The thing with scales is to make practice interesting. For example choose any given scale and play around just with those notes for 5/10 minutes - maybe think of a style to play in (Loud Rock, Funk, Blues, Pastoral - or an image, such as Dawn, The Rush Hour, and rhythms that may seem appropriate to those images
1. Make up some 4 note phrases - see what the different ones sound like (with C major you might try CEGB, then CEGA, then CEGF then CEAG, and so on. Then put them together into 12 note or 16 note phrases)
2. Practice all scales from top to bottom, and back.
3. If you have a metronome/or something which can to backing/rhythm, just put it on and play around with notes of a particular scale - long notes, fast notes.

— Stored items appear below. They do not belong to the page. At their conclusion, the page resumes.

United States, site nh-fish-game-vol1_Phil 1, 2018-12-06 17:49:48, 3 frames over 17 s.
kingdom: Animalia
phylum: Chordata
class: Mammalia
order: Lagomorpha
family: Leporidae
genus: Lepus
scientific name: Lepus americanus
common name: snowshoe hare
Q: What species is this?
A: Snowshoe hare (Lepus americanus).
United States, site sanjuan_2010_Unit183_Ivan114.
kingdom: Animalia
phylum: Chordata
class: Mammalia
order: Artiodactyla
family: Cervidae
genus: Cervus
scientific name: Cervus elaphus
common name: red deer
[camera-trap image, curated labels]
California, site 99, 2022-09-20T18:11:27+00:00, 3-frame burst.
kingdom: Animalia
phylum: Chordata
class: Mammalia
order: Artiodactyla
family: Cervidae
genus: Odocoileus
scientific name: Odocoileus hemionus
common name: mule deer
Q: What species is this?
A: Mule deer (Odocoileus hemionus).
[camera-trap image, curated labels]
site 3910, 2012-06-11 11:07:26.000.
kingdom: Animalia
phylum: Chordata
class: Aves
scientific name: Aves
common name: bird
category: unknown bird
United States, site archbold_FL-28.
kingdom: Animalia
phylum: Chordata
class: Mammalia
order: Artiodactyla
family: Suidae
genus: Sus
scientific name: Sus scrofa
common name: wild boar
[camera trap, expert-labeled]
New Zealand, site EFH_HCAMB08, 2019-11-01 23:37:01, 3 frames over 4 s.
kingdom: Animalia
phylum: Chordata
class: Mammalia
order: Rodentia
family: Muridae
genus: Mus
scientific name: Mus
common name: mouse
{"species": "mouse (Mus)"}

4. With my main teacher we would start each practice with an improvised duet using a chosen scale, or take it in turns to play alternately. I wish that these were the things that were written down in a book about making practice creative so that players put in the hard yards out of interest, rather than a sense of duty. There may be, I may not have done my research. In this regard some of Jamey Aebersold's stuff bores me rigid - I just don't have Obsessive Compulsive Personality Disorder
There are endless possibilities so you don't just get stuck/bored playing the same notes up and then down for an octave or more. As Nick said it does take graft, but that means time rather than just repeated doses of something you don't find enjoyable.